Your doctor will use blood test results to figure out which one you're in. He'll refer to these different groups as "responses."

Complete hematologic response. It means your blood cell count is back to normal and tests don't show any abnormal white blood cells. Also, if your spleen was swollen, it's now at its original size.

Complete cytogenetic response. You've reached this milestone when your blood or bone marrow -- the inside of your bone where blood cells are made -- no longer has any cells with the "Philadelphia" chromosome. That's the one that carries a gene called "BCR-ABL," which plays a role in the process that creates abnormal white blood cells.

Major molecular response. The amount of BCR-ABL gene in your blood is low.

"The most important milestone we've derived with the new treatments is the major molecular response," says Michael J. Mauro, MD, of Memorial Sloan Kettering Cancer Center in New York City. "That's when the leukemia is 1,000 times smaller than when we started. It's a significant enough remission where the odds of the leukemia growing again or transforming into an advanced phase are dramatically lower."

Complete molecular response. Your doctor will say you're in this category when the BCR-ABL gene doesn't show up in your blood.

Mauro says patients generally achieve blood remission in a few weeks and cytogenetic remission in a few months. Doctors look for major molecular remission within the first year or two, and research is under way to see if it's OK to stop treatment after you've been in it for a period of time.

How Do I Know if I'm Having a Relapse?

It's likely to show up in a blood test, so it's important to see your doctor for regular checkups.

"We define relapse in general as 'backward movement,' and ... the patient is unlikely to have any change in the way they feel," Mauro says.

Your doctor will use the same categories he used when talking about remission to describe a relapse.

For example, he could refer to a "hematologic" relapse in your blood cell count.

Or he could tell you that you've had a "cytogenetic" relapse, which means you again have cells with the Philadelphia chromosome.

He could also say you have a "molecular" relapse, which means you have some of the BCR-ABL gene in your blood.

Next Steps

If you have one of these changes, your doctor will repeat the test to rule out error.

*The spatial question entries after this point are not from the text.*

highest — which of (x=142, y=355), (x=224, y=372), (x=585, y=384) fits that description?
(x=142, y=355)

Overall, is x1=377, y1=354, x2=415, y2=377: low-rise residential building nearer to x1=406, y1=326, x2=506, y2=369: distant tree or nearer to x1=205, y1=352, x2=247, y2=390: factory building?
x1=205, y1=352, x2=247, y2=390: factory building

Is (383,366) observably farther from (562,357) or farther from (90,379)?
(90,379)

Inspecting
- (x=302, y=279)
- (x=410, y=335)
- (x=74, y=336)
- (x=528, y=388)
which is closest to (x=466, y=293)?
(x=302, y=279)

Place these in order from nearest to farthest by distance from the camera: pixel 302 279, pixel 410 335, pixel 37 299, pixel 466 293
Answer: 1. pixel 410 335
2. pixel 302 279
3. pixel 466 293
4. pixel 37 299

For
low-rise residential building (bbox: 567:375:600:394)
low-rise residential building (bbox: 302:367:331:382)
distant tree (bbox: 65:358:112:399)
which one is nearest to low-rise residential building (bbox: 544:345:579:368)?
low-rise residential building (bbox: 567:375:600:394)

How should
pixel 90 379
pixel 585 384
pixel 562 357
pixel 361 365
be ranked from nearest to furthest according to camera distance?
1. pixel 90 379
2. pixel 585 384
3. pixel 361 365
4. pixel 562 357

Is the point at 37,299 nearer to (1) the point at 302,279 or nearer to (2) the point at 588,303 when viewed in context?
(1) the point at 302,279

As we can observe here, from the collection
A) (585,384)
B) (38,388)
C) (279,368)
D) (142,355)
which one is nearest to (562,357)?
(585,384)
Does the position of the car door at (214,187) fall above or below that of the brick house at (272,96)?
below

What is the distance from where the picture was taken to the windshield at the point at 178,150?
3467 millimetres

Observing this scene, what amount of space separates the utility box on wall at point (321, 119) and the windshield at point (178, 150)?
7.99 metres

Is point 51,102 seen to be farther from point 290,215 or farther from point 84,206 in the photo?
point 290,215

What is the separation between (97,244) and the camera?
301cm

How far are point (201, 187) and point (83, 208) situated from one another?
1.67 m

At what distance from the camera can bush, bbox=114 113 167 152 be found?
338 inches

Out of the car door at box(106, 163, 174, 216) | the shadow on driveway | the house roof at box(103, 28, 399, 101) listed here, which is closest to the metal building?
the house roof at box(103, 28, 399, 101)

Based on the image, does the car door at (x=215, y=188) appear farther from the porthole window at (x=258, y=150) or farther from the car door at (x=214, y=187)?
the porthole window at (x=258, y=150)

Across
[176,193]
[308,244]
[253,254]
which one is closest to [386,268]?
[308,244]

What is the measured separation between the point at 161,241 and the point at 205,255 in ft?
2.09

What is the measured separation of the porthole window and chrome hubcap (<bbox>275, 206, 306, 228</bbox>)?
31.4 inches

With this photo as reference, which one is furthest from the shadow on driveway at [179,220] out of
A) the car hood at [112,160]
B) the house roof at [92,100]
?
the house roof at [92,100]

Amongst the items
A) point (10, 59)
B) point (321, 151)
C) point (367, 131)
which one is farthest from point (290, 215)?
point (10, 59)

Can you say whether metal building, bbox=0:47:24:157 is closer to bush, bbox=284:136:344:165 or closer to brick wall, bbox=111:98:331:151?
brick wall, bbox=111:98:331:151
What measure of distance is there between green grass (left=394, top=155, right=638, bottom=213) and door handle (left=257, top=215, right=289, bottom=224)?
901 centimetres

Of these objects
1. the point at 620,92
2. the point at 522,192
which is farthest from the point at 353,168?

"It's very important to not jump to a conclusion based on a single lab reading. That's a mistake patients make because they are worried," Roboz says. "They see their white blood cell count go up at one visit, but it might just be they caught a cold from their kids and their white blood cell count is responding normally."

If changes are confirmed, doctors may do a bone marrow biopsy to look for changes in the chromosomes so they can figure out what treatment might work better for you.

"Some patients respond quickly to a change in medication and do well, and there are others who need to try one or two times with different medications," Roboz says. "But it is not true that a relapse is definitely devastating news. There are plenty of patients who will be switched to a different CML medication and do extremely well."